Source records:
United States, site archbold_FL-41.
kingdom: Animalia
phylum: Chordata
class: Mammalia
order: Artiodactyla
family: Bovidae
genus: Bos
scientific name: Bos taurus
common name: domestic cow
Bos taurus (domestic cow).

...

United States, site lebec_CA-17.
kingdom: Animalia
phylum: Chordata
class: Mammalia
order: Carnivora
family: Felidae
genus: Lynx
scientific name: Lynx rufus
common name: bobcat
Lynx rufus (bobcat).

TASK DIRECTIONS:
Copy out every line above where "United" is present.

RESPONSE TO THIS TASK:
United States, site archbold_FL-41.
United States, site lebec_CA-17.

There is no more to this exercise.